How many businesses sign 20-year contracts for anything? That time frame is simply too far out.
a resident of Barron Park
on Aug 21, 2012 at 11:09 am
Agree with Bob and Green Energy Professional. Let's try to get rid of UUT and ever escalating rates. I see people using very little energy and water and paying more and more because of all the fixed/ever increasing personnel costs. And I think those neighbor comparison letters are an incredible waste..they make little sense since there are vastly different numbers of people living in homes.
a resident of St. Claire Gardens
on Aug 21, 2012 at 3:02 pm
....thought Palo Alto residents were all in favor of outsourcing city jobs? Now that the the Palo Alto Utilities Dept. is largely outsourced to private contractors and run by unqualified managers transferred over from Public Works after the last utilities dept. scandel a couple of years ago, all of a sudden residents are complaining about the outsourced help. Guess residents (53% who are renters according to the 2010 census) just like complaining about everything and anything. What a pity!
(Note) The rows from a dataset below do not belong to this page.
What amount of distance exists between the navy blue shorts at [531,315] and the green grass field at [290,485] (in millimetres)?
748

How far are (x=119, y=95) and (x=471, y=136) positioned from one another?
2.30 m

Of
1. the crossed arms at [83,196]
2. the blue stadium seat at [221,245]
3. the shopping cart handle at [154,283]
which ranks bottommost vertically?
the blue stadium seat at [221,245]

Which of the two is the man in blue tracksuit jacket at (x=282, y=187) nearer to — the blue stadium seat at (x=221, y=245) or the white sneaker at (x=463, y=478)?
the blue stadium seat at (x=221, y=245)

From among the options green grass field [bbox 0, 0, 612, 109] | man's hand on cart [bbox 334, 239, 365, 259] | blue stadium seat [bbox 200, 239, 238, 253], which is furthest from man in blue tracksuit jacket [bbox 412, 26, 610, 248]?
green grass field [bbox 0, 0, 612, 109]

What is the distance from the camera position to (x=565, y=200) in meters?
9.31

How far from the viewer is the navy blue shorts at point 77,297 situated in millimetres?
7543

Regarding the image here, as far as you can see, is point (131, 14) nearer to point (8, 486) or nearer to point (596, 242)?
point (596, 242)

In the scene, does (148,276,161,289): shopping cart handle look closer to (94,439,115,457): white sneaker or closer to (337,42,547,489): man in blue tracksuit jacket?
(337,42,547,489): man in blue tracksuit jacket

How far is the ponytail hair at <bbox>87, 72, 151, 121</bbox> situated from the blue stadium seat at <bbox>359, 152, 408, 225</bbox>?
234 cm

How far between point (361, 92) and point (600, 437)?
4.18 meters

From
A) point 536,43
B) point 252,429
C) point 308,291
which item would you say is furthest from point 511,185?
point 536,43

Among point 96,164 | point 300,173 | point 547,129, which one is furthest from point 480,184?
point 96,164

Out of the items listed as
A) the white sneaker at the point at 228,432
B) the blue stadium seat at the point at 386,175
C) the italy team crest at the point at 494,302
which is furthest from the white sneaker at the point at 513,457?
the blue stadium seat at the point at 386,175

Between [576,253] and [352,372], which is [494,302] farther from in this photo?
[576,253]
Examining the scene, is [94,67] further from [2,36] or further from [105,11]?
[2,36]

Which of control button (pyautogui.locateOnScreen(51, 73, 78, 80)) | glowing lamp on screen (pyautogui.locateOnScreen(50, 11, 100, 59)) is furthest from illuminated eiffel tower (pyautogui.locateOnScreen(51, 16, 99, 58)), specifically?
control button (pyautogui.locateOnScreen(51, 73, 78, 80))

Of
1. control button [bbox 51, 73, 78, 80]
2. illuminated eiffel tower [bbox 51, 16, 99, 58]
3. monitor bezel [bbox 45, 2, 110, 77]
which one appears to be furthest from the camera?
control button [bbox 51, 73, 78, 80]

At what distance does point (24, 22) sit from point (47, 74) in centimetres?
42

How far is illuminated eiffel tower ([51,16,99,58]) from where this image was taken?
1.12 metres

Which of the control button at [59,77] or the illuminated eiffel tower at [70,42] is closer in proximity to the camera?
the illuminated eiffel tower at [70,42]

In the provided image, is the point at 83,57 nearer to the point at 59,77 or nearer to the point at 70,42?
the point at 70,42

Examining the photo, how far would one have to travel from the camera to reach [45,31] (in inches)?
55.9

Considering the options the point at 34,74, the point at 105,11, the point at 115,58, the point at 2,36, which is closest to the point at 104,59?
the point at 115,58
a resident of another community
on Aug 21, 2012 at 5:04 pm
PGE rates for electricity per kwh:
Tier 1: $0.1228
Tier 2: $0.146
Tier 3: $0.299
Tier 4: $0.339
Tier 5: $0.339
a resident of Another Palo Alto neighborhood
on Aug 22, 2012 at 9:18 am
> Now that the the Palo Alto Utilities Dept. is largely
> outsourced to private contractors
Can't see any complaints about outsourcing in the reader postings on this topic. While some work has been outsourced to private sector parties, most of the head count is still City employees.
> and run by unqualified managers transferred over from
> Public Works after the last utilities dept. scandel a couple
> of years ago
And even if this were true, what evidence can you provide linking the "unqualified managers" to the topic of low public interest in local solar power generation, or to growing costs of running the Utility?
a resident of Barron Park
on Aug 22, 2012 at 10:20 am
@BP Observer and other posters
Just checked the link given in BP Observer's post to City website regarding the water survey. It says there that the notice that was run in the PAWeekly was run with no consultation with the City. The survey currently being conducted is only a pilot-testing survey with a few Barron Park residents (I am not one who received a notice to participate). You would need a personal ID# to access the online survey, and you would receive that ID# in the City's letter when they mail the survey notice to you. Such a mailing will be done City-wide in months to come. So residents have not been excluded from the mailed or online survey; this time around it is merely a small pilot test involving a small sample or residents in Barron Park.
And in case anyone is wondering, I am not a fan of most of what the City does, but information in some of these posts is just plain wrong. Go to the link and see for yourself: www.cityofpaloalto.org/backflow
a resident of Barron Park
on Aug 22, 2012 at 1:50 pm
Orchid-fan,
I agree that the information on the city's web page is informative - now. This page has been extensively revised since Monday in response to the overload of emails that have been received by "backflow". If this info has been provided in the first place, much confusion could have been avoided.
Additionally, PaloAltoOnline revised their article under the same Aug 17 date without any acknowledgement that it was a correction/clarification or that any sort of change had been made.
Oh well - didn't cost me $250 anyway.